Fish on! License sales slowly rebounding in Ninth District
Fishing is a favored pastime for many residents in Ninth District states, and after years of decline, district sales of fishing licenses have been rising in recent years and are higher on balance over the past decade.
License sales have been strongest in the district’s most populous state, Minnesota (see Charts 1a and 1b). Montana licenses have been quite stable over this period, while South Dakota has seen a general decline, and North Dakota is experiencing a small revival in recent years after dipping during the recession.

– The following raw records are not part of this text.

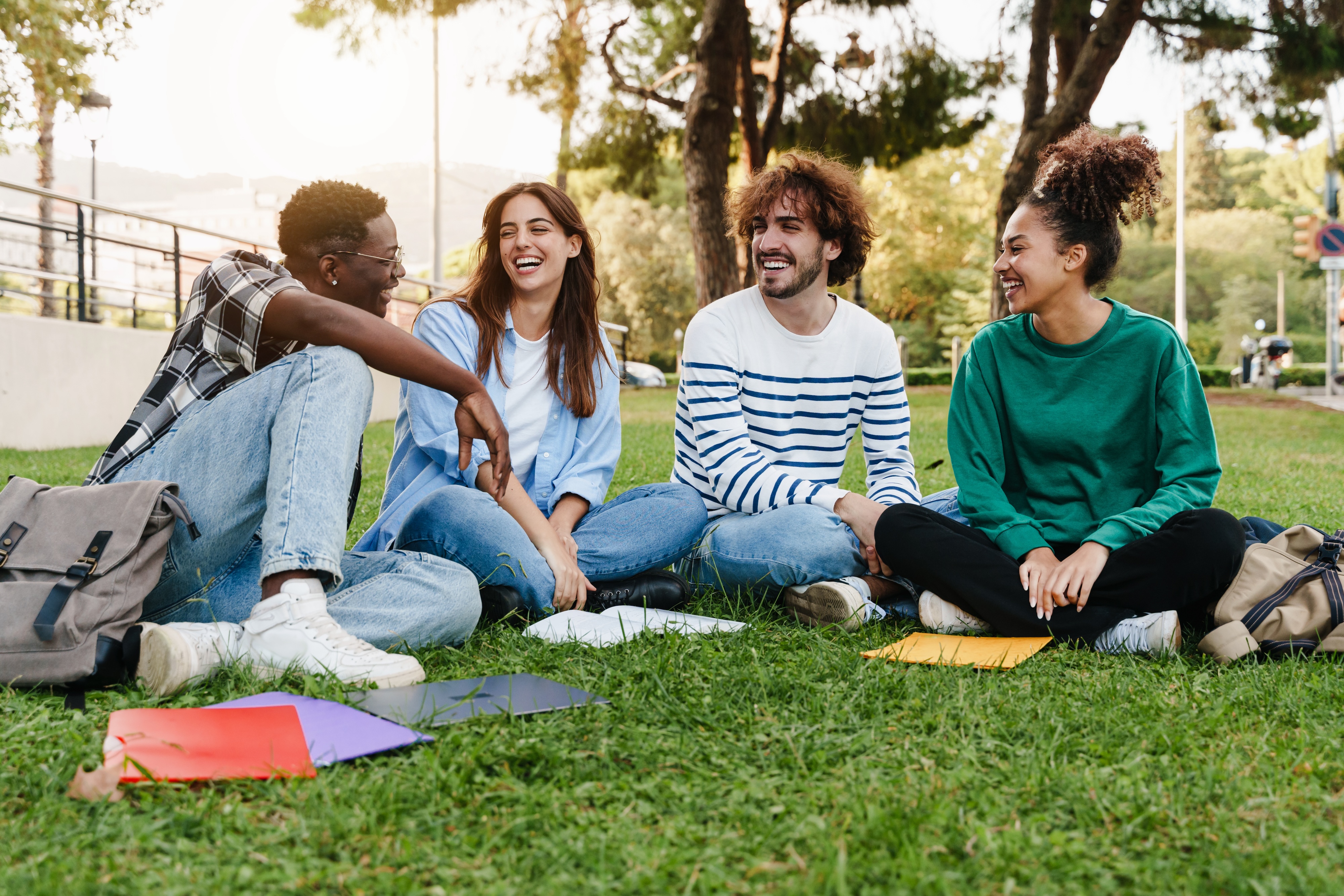 Group of happy students laughing and socializing on the grass outdoors, representing the vibrant community at Global College Station in College Station, TX.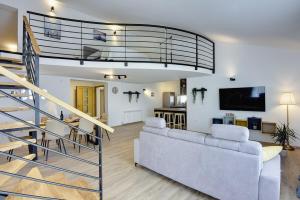 a living room with a couch and a staircase at Apartments Sunset in Vodnjan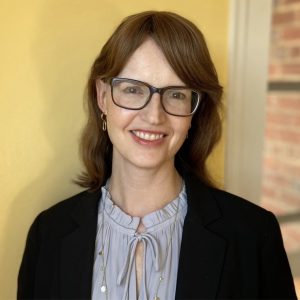 A woman with glasses smiles in front of a yellow wall.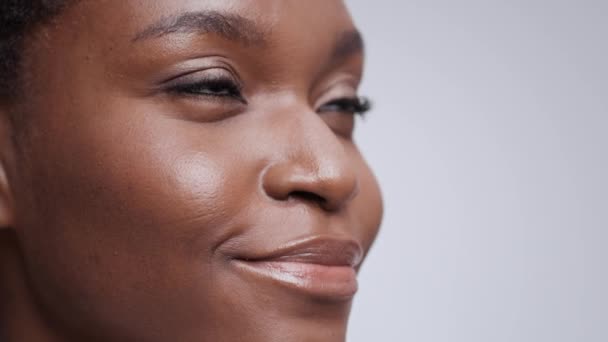 Πορτραίτο ομορφιάς νεαρής πανέμορφης αφροαμερικάνας γυναίκας με τέλειο δέρμα που κοιτάει πέρα και χαμογελά - Πλάνα, βίντεο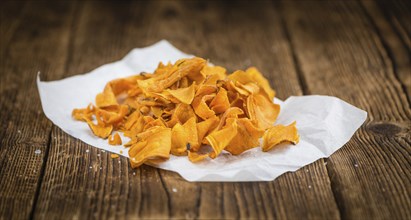 Homemade Sweet Potato Chips on vintage background selective focus, close-up shot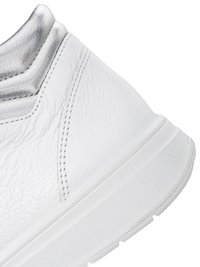 Close-up of white leather sneaker heel with metallic silver padded collar and textured white rubber sole.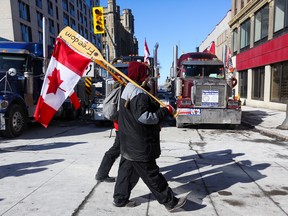 People carry canoe paddles with Canadian flags, as truckers and supporters continue to protest in Ottawa, on Monday.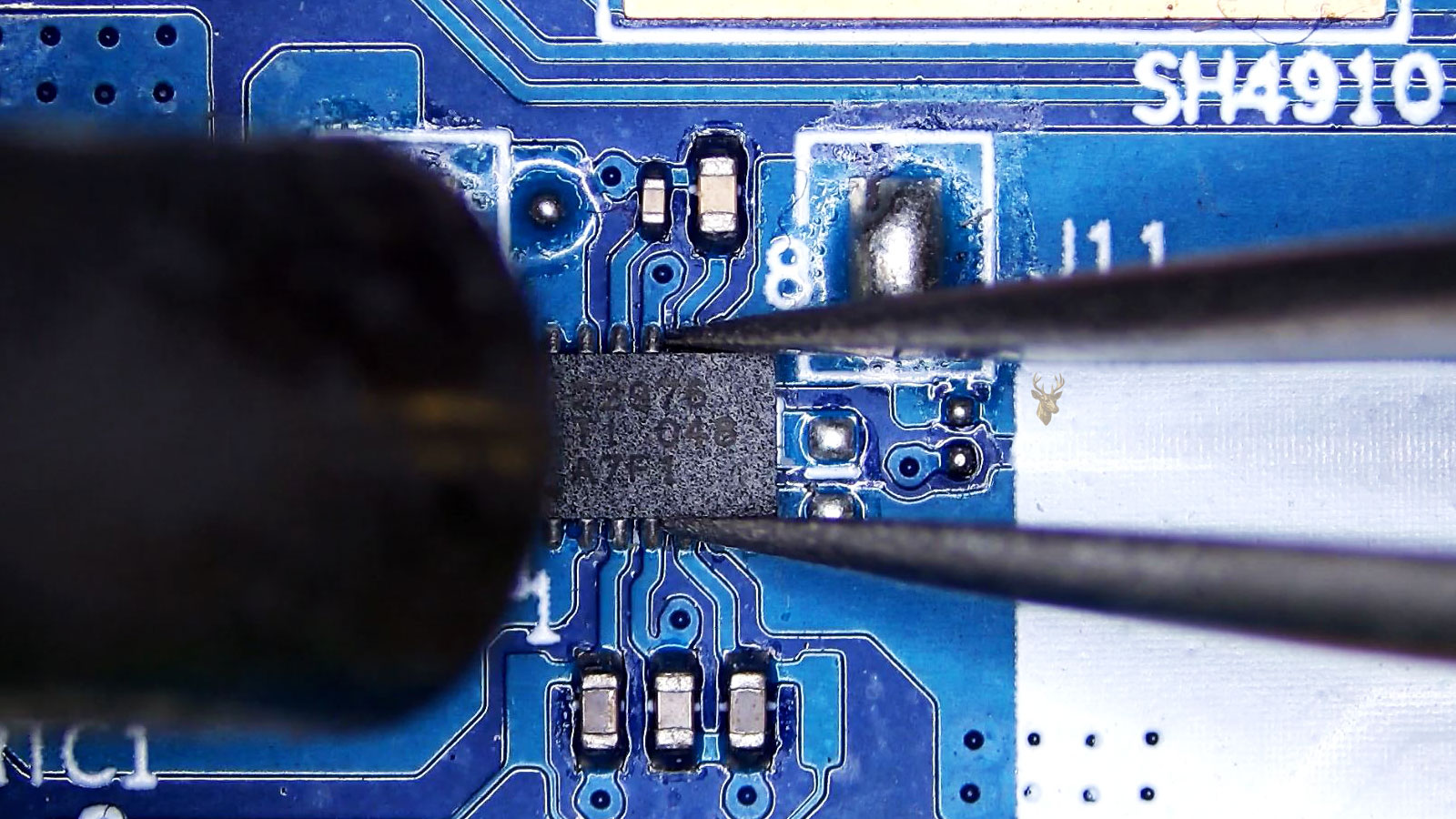 Tweezers holding the U13 22976 IC while a hot air station nozzle points toward it.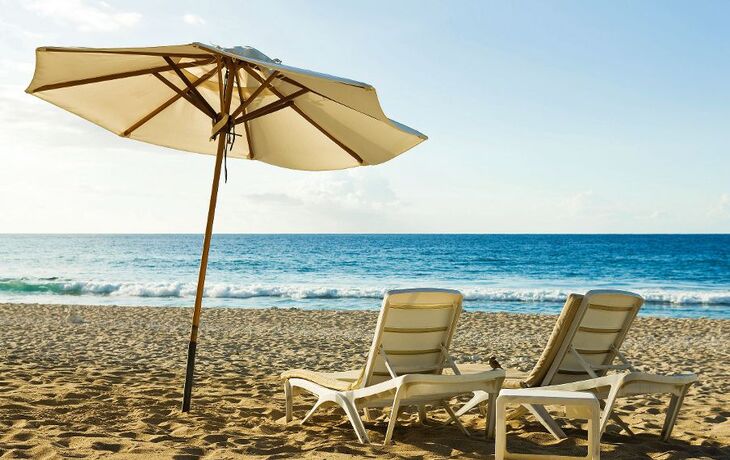 Strand mit Liegestühlen und Sonnenschirm, Blick aufs Meer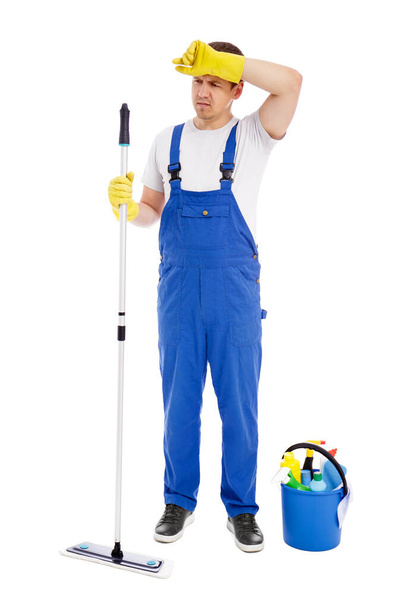 Konzept harter Arbeit - Ganztägiges Porträt eines müden Mannes, der in blauer Uniform den Boden reinigt, mit Mopp auf weißem Hintergrund isoliert - Foto, Bild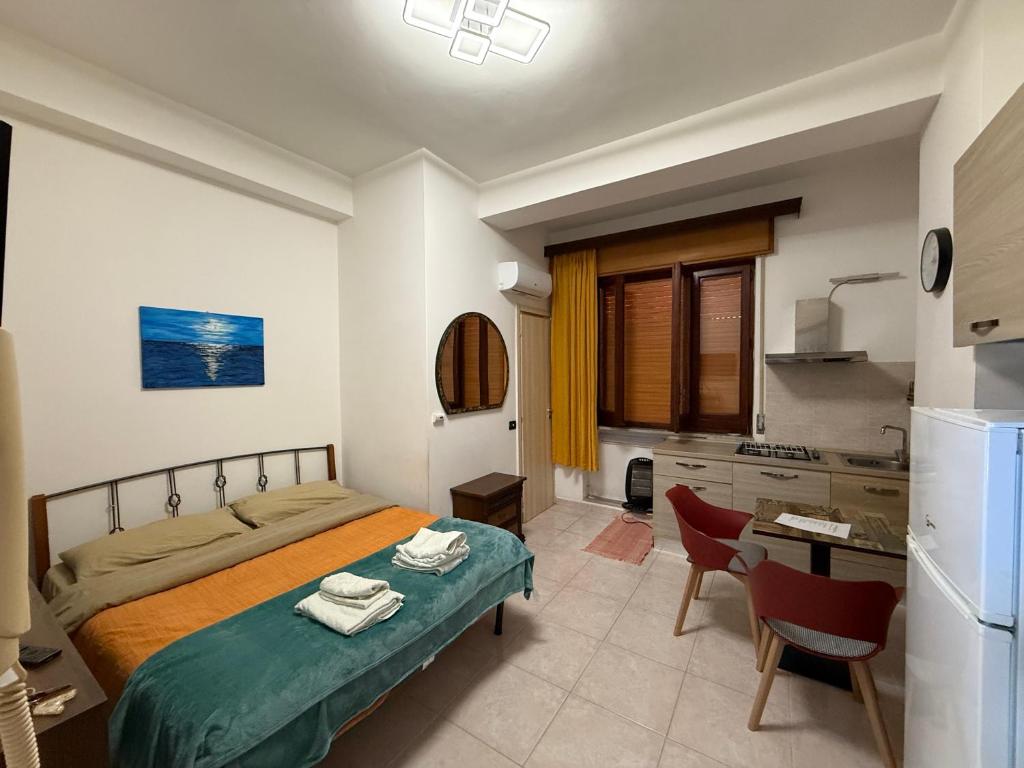 a bedroom with a bed and a table and a kitchen at Monolocale Agesidamo in Locri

A variety of factors have affected the recent uptick in district residents spending their summers trying to land a big catch, or trying their luck on frozen lakes. The most obvious factor is economic. The Great Recession reduced household disposable income available for nonessential goods, and as a result fishing licenses decreased in the years immediately following (2009-11). Since then, however, fishing licenses have rebounded significantly as households have regained their disposable income. This is particularly the case in Minnesota, which was hit much harder by the recession than either of the Dakotas.
Another factor is demographic. The recent increase in license sales can be partly attributed to the baby boom generation. As the baby boomers (now age 50 to 68) begin their retirement years, more are spending their free time on the lake. According to the St. Paul Pioneer Press, the Minnesota Department of Natural Resources has found that fishing participation rates have stabilized in Minnesota due to the increased participation of the baby boomers. Because this generation is so large, their increased participation outweighs the downward participation trends of the other age groups.
Nonresident licenses are also an important source of license sales and especially revenue, given higher prices charged to out-of-state anglers. However, states vary in their ability to attract them; in 2013, nonresident tourists bought 44 percent of all licenses in Montana, but just 20 percent in Minnesota, with the Dakotas in the middle.
But nonresident licenses have been trending modestly upward in Minnesota and North Dakota, possibly due to cheaper costs—$45 in both states for an annual license, compared with $60 and $69 in Montana and South Dakota, respectively, where nonresident licenses have been falling (see Charts 2a and 2b).